Cloudera Data Catalog Profilers

Profilers create metadata annotations that summarize the content and shape characteristics of the data assets (such as distribution of values in a box plot or histogram).

Cloudera Data Catalog supports different environments:

When using the VM-based environment, you can create a Cloudera Data Hub cluster for a profiler engine to run data profiling operations as a pipeline on data located in one of your data lakes.
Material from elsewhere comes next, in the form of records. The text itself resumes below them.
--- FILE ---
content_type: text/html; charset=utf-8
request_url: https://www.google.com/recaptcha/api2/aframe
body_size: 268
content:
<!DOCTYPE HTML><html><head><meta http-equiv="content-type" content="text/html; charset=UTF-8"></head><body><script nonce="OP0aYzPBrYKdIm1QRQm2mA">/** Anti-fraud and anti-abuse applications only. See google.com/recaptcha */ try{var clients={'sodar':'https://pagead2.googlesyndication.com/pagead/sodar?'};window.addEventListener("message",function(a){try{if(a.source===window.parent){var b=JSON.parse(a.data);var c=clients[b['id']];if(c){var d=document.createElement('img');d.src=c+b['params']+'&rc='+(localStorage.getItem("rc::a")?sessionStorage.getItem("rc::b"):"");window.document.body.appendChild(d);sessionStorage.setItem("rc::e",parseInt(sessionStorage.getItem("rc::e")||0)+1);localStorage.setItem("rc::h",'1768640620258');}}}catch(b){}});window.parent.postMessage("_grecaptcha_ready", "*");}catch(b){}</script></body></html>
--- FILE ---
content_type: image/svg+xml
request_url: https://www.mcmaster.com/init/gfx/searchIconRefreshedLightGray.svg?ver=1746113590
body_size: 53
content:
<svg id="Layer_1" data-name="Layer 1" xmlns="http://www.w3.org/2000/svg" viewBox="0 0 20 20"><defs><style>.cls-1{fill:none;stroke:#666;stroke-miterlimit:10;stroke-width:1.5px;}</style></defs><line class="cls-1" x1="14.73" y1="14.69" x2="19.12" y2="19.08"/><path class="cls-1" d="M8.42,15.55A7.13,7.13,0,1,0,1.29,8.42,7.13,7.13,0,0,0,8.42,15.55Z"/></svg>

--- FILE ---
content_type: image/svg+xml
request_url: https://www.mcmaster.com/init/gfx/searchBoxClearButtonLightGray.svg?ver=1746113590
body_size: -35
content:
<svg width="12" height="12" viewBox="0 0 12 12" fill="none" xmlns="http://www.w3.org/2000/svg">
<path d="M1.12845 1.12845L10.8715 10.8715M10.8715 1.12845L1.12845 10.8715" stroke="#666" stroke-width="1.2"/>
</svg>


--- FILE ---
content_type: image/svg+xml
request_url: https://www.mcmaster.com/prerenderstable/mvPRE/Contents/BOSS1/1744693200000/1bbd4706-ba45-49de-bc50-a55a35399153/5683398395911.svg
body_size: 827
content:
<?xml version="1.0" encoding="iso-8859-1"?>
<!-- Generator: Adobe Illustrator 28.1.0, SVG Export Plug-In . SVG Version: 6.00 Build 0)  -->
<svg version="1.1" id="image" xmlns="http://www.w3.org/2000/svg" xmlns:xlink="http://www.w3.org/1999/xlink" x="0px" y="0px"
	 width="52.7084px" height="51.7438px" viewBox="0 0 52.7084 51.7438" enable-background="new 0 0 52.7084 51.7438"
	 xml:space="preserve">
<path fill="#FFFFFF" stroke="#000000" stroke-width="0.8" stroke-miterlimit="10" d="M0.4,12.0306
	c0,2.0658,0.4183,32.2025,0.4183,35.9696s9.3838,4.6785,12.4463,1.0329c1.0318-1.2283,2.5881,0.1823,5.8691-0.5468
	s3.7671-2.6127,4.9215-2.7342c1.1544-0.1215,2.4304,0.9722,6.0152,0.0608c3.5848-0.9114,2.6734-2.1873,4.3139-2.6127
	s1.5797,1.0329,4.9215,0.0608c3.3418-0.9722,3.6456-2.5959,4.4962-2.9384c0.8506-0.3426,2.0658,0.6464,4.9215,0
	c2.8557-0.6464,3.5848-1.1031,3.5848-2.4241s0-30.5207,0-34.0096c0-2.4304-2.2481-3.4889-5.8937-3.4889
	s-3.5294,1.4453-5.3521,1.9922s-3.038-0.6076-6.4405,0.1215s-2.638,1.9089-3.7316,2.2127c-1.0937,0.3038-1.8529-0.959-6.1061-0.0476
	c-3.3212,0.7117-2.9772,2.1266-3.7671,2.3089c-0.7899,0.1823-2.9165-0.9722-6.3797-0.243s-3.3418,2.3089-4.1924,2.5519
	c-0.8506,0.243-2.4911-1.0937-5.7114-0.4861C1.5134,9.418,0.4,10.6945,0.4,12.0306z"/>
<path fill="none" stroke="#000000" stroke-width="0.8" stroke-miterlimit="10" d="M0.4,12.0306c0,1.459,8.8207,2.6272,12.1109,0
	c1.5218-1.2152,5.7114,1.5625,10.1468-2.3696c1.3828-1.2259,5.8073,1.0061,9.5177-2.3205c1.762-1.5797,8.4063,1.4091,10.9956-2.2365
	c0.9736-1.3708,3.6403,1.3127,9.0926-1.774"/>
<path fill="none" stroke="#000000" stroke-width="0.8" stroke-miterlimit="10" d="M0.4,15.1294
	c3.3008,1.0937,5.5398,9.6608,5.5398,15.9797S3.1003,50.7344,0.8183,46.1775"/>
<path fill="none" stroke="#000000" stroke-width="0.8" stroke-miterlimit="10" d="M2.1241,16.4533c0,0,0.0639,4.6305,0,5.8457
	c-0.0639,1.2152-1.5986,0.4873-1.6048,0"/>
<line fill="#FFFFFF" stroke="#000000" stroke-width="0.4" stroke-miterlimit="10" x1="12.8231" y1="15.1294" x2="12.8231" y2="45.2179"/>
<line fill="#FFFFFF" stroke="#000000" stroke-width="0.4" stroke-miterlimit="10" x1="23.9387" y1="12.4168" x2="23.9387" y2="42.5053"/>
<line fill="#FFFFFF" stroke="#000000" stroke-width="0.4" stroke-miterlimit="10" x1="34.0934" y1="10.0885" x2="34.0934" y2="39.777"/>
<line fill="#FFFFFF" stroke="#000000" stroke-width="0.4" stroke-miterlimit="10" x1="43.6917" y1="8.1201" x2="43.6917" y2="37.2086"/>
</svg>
You can install the profiler agent in a data lake and set up a specific schedule to generate various types of data profiles.
When using the Compute Cluster enabled environment, after launching a profiler cluster, an internal service provisions new Kubernetes pods, scheduling and running profiler jobs on-demand.


Profiler Name	Description
Data Compliance Profiler	The profiler automatically classifies your data with preconfigured tags, such as, PII, PCI, HIPAA and others.
Activity Profiler Profiler	A Ranger audit log summarizer.
Statistics Collector Profiler	Provides summary statistics like Maximum, Minimum, Mean, Unique, and Null values at the Hive column level.

Limitations

In Compute Cluster enabled environments, profilers only support tables which are stored on AWS S3 storage.
Supported file formats:
- Compute Cluster enabled environments:
  - Statistics Collector profilers and Data Compliance profilers
    - CSV
    - Parquet
    - Iceberg tables
    - ORC
    - Avro
note
When trying to profile any unsupported assets, the status SKIPPED is shown in Profiler Details > Job History > Job Summary > Profiled Assets.
Compute Cluster based profilers might hang if the underlying AWS cloud provider environment cannot provide the necessary memory for the executor instances. In this case, reconfigure your executors with 4-5 GB memory in Profiler Details > Configuration.